ECE2024 Eposter Presentations Adrenal and Cardiovascular Endocrinology (155 abstracts)
1David Tvildiani Medical University, Endocrinology, Tbilisi, Georgia; 2David Tvildiani Medical University, Tbilisi, Georgia
Background: Endocrine pathologies are a common cause of secondary hypertension. Most patients with primary aldosteronism and primary hyperparathyroidism suffer from hypertension. Although the coexistence of parathyroid adenoma and cones syndrome in the same patient is uncommon, the occurrence of these two adenomas at the same time can have significant implications for the patients clinical presentation, diagnostic evaluation, and treatment approach.
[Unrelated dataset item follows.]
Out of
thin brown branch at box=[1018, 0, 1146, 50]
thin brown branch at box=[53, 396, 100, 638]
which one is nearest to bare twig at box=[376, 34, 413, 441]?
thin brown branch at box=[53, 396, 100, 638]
Case Presentation: A 64-year-old Caucasian female was referred by her cardiologist to our clinic due to uncontrolled hypertension for 10-11 years, dyslipidemia and hypokalemia, case-typified resistant hypertension-related target organ damage symptoms, and a history of cardiovascular events. The patients medical history is remarkable for lithotripsy due to nephrolithiasis in 2017-2018; In 2019 a coronary bypass was performed. History revealed that she was prescribed ace inhibitor in combination with thiazide diuretic and beta blocker for hypertension, atorvastatin for dyslipidemia. In her family history, none of her first-degree relatives had malignancy, her mother died at 50 years of age due to thromboembolism. On her P/E: BP 140/90 mm/hg pulse 90. The laboratory examinations reported: CBC, Urea, Creatinine, OH-vit-D3, cortisol catecholamine and its metabolites in 24 h urine, sodium, thyroid function tests, ACTH, PRL were normal, Potassium 2.0 mmol/l -L, ionized Calcium 1.7 mmol/l -H, Phosphorus: 0.7 mmol/l -L aldosterone level was measured after normalization of potassium level aldosterone 251,11 pg/ml-H, renin 5.91 pg/ml-L/N renin-Aldosterone ratio 40.34-H, Abdominal MRI revealed 1.6 -2.0 cm right adrenal adenoma. Thyroid ultrasound revealed a 22/14/12 mm hypoechogenic nodule at the lower part of the left lobe and a 16/9/7 mm iso echogenic nodular lesion at the lower posterior part of the right lobe. After biochemical confirmation of hyperparathyroidism technetium -99m sestamibi scintigraphy SPECT- CT confirmed the diagnosis of parathyroid adenoma, the mass was adjoined the lower pole of the left lobe of the thyroid gland. Followed by biopsy malignancy was excluded. Subsequent examinations, including densitometry identified osteoporosis. Based on these findings, a diagnosis of primary hyperparathyroidism associated with aldosterone-secreting adenoma was made. The patient was provided 50 mg of spironolactone daily, BP and potassium were normalized and the patient was operated for parathyroid adenoma. PTH, Ca, and phosphorus normalized after surgery. Blood pressure is controlled with spironolactone, osteoporosis is treated with denosumab, and in 2-3 months adrenalectomy is planned
Conclusion: In this unique case report, we present the clinical details, diagnostic evaluation, and management approach of a rare case involving the coexistence of an adrenal adenoma and a parathyroid adenoma.